Politics & Policy

How Deep Was Cardona’s Role in ‘Domestic Terror’ School-Board Letter?

Education Secretary Miguel Cardona delivers remarks to honor the Council of Chief State School Officers’ 2020 and 2021 State and National Teachers of the Year at the White House in Washington, D.C. October 18, 2021. (Leah Millis/Reuters)

In September, the National School Boards Association sent the White House a letter likening school-board protesters to “domestic terrorists” and requested that the administration use any laws at its disposal, including the anti-terrorism PATRIOT Act, to investigate.

At the time, parents across the nation were confronting school boards over their support for Covid masking, shutdowns, and curricula that included critical race theory or associated anti-American and racialist materials. These issues were at the center of numerous political campaigns, most notably Virginia’s governor’s race.

Attorney General Merrick Garland swiftly acquiesced to this odd and unprecedented request. He issued a memorandum to the FBI and U.S. attorneys’ offices directing both to investigate parents protesting school boards and promised to look at a “disturbing spike in harassment, intimidation, and threats of violence against school administrators, board members, teachers, and staff,” even though the vast majority of the incidents forwarded by the NSBA did not involve any threats of physical violence. Even the threats did not warrant federal involvement. But Garland’s act served to put parents who had voiced legitimate grievances regarding their children’s education under a pall of suspicion.

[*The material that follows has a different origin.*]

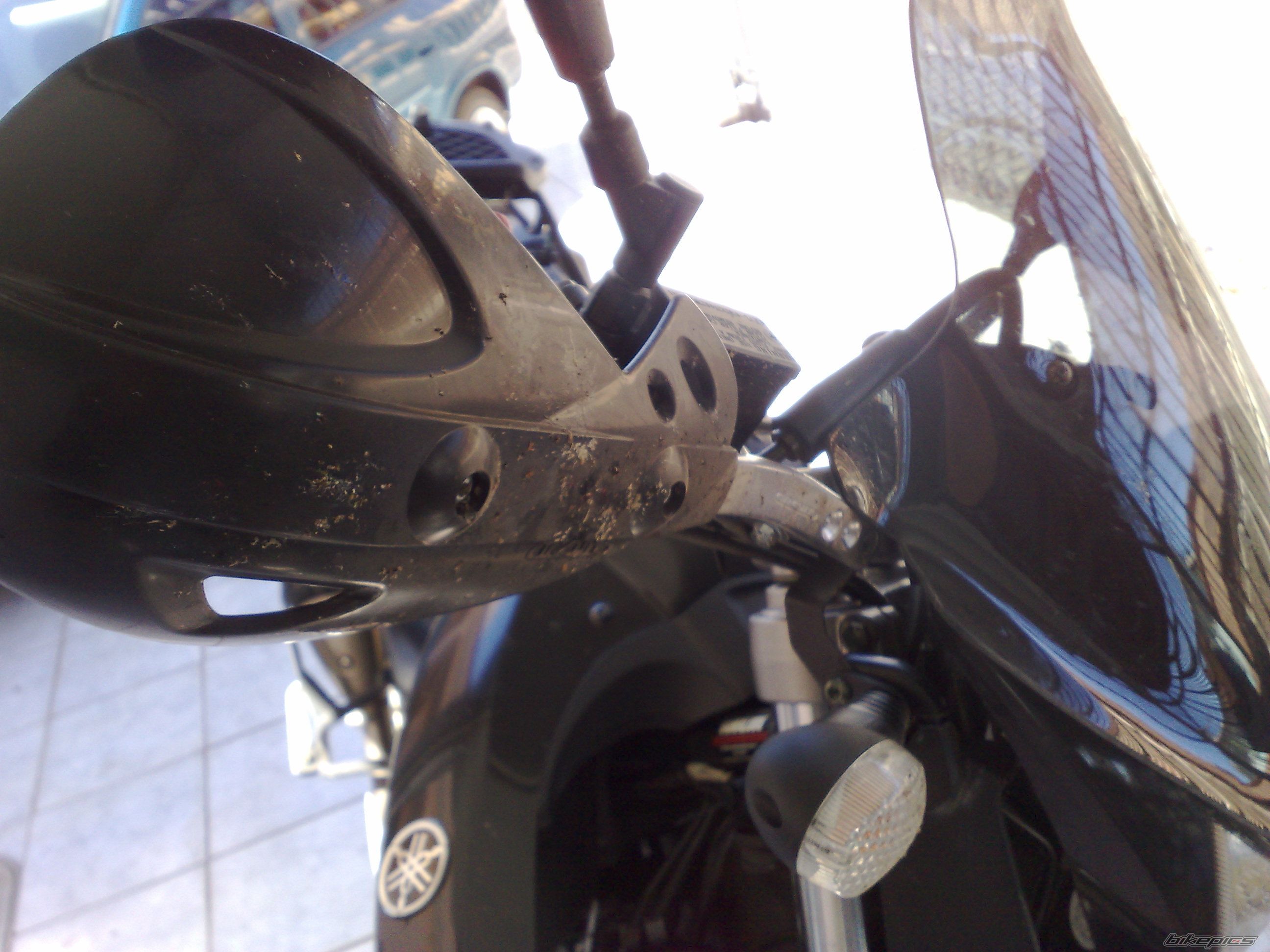 Photo 2337892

When a tweet from critical-race-theory opponent Christopher Rufo that highlighted the letter went viral, numerous major media outlets attempted to gaslight the public. “Contrary to false claims circulating online,” one Associated Press “fact check” noted, “the National School Boards Association didn’t ask President Joe Biden to label protesting parents ‘domestic terrorists,’ and there’s no indication Biden or the Justice Department called them terrorists, either.”

Yet the letter literally used the words “domestic terrorists” on two separate occasions. And it was no accident. The administration’s involvement was predicated on the existence of potential widespread violent “domestic terror.” It was the only real justification for White House intervention using the PATRIOT Act.

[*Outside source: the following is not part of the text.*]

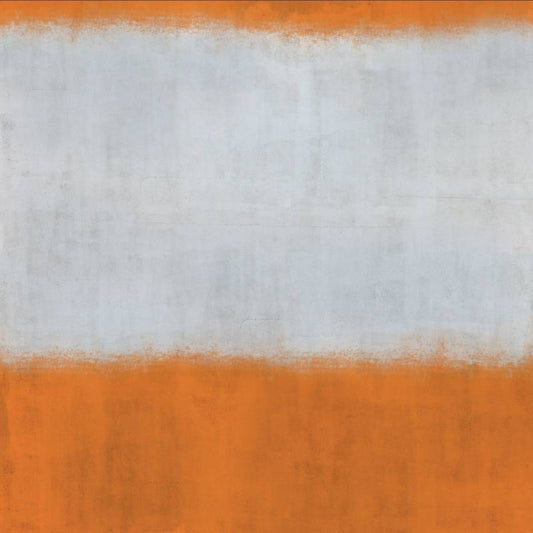 Tempo - Méditation ensoleillée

After the issue blew up, the NSBA apologized for sending the letter, noting that there “was no justification for some of the language included in the letter. We should have had a better process in place to allow for consultation on a communication of this significance.”

But, as it turns out, the NSBA had indeed consulted with someone on the letter: Education secretary Miguel Cardona.

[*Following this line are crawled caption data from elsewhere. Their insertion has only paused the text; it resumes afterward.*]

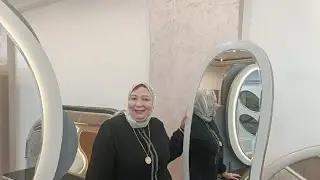 أوضة نوم مودرن كاملة بسعر خيالي 45 ألف بس 😱👌 لا يفوتك العرض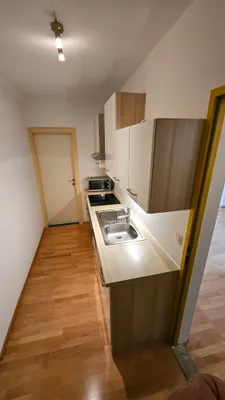 1-Zimmer-Wohnung kaufen in Sankt Pölten Land – 35 m², € 68.000 – Bild 23 von 40
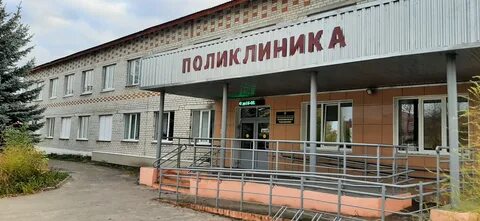 Красная горбатка ул красноармейская
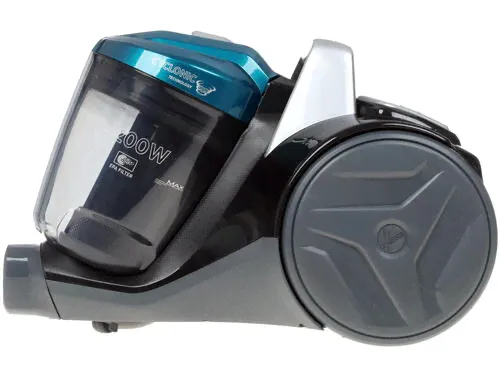 Пылесос HOOVER BR2230 019-3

Internal emails, obtained by Parents Defending Education through a Freedom of Information Act request, show that the NSBA coordinated with the White House and the Department of Justice before sending President Biden its request. In an email dated October 5, NSBA secretary-treasurer Kristi Swett noted that NSBA interim CEO Chip Slaven “told the officers he was writing a letter to provide information to the White House, from a request by Secretary Cardona.” In another memo, Viola Garcia, then NSBA president (soon to be appointed to a cushy federal job by Cardona), detailed the organization’s interactions with the administration leading up to the letter.

In a carefully worded statement, an Education Department spokesperson claims that while Cardona “did not solicit a letter from the NSBA, to understand the views and concerns of stakeholders, the Department routinely engages with students, teachers, parents, district leaders and education associates.”

Did the Biden administration really seek to understand the views and concerns of stakeholders, or did Cardona offer the NSBA specific advice on how to ease the way for Garland to write his memorandum? Whose idea was it to use the “domestic terror” verbiage and bring up the PATRIOT Act as an investigative tool?

Such a scandal deserves congressional hearings. And if Cardona helped engineer this transparently political effort to chill speech, he should resign forthwith.

The Editors comprise the senior editorial staff of the National Review magazine and website.